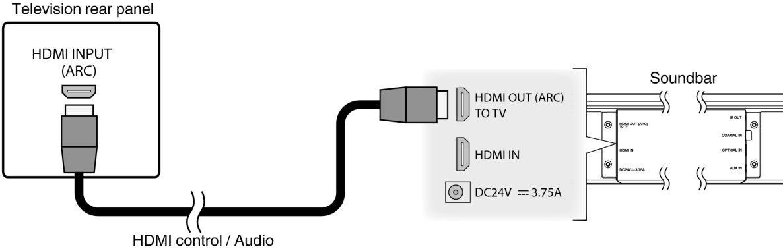hdmi arc diagram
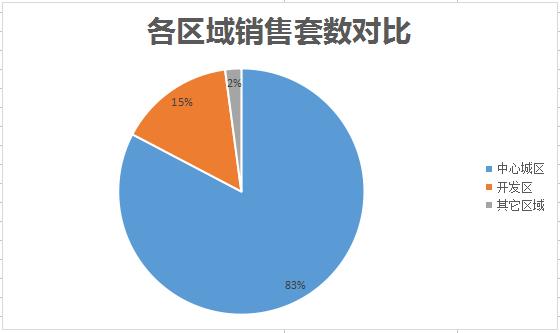 丽水楼市2月成交数据:共成交520套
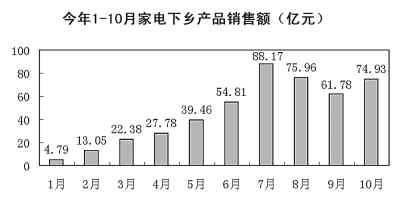 注:10月数据为登记销售金额,不含未录入系统的数据 制图:刘先云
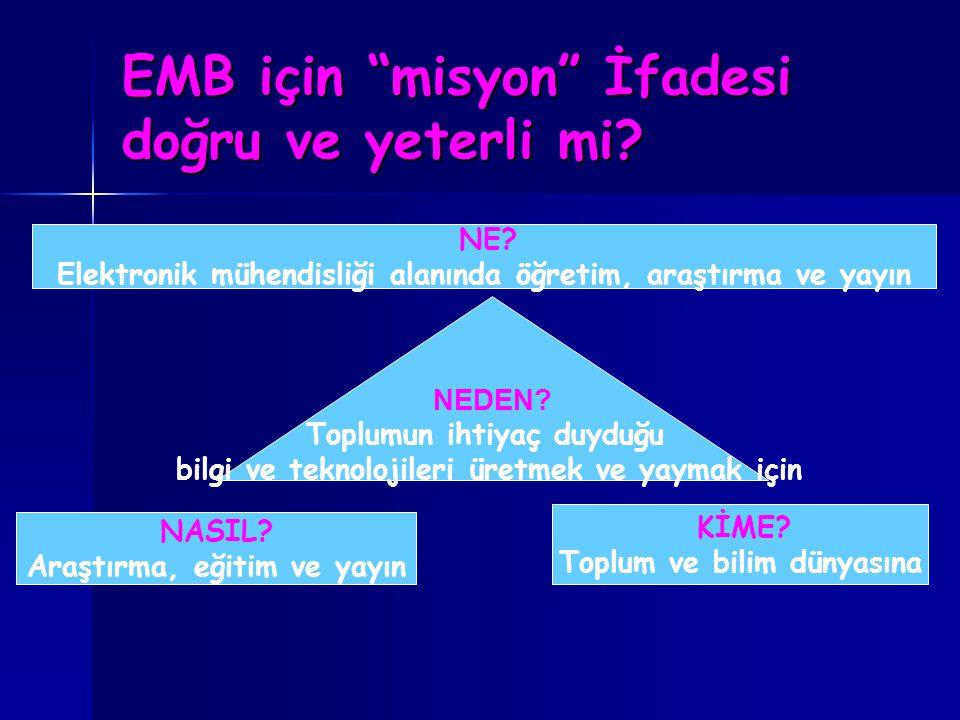 EMB için misyon İfadesi doğru ve yeterli mi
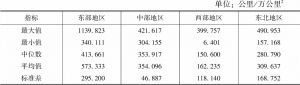 表9 铁路运营密度指标区域比较
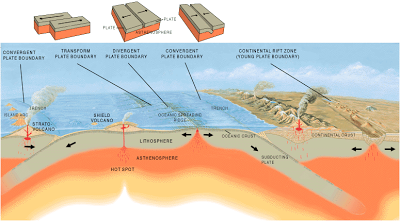 A graphic depicting a cross-section of the Earth's mantle and crust, with contintental plates in different situations of sliding beneath one another, forming mountains, or pulling apart at the middle.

----

◆ **Exercise details**
Nothing but the lines from the line containing "丽水楼市2月成交数据:共成交520套" through the end of the records belongs in the answer, written out exactly, both ends included, without pictures.

◆ **Response to the exercise**
 丽水楼市2月成交数据:共成交520套
 注:10月数据为登记销售金额,不含未录入系统的数据 制图:刘先云
 EMB için misyon İfadesi doğru ve yeterli mi
 表9 铁路运营密度指标区域比较
 A graphic depicting a cross-section of the Earth's mantle and crust, with contintental plates in different situations of sliding beneath one another, forming mountains, or pulling apart at the middle.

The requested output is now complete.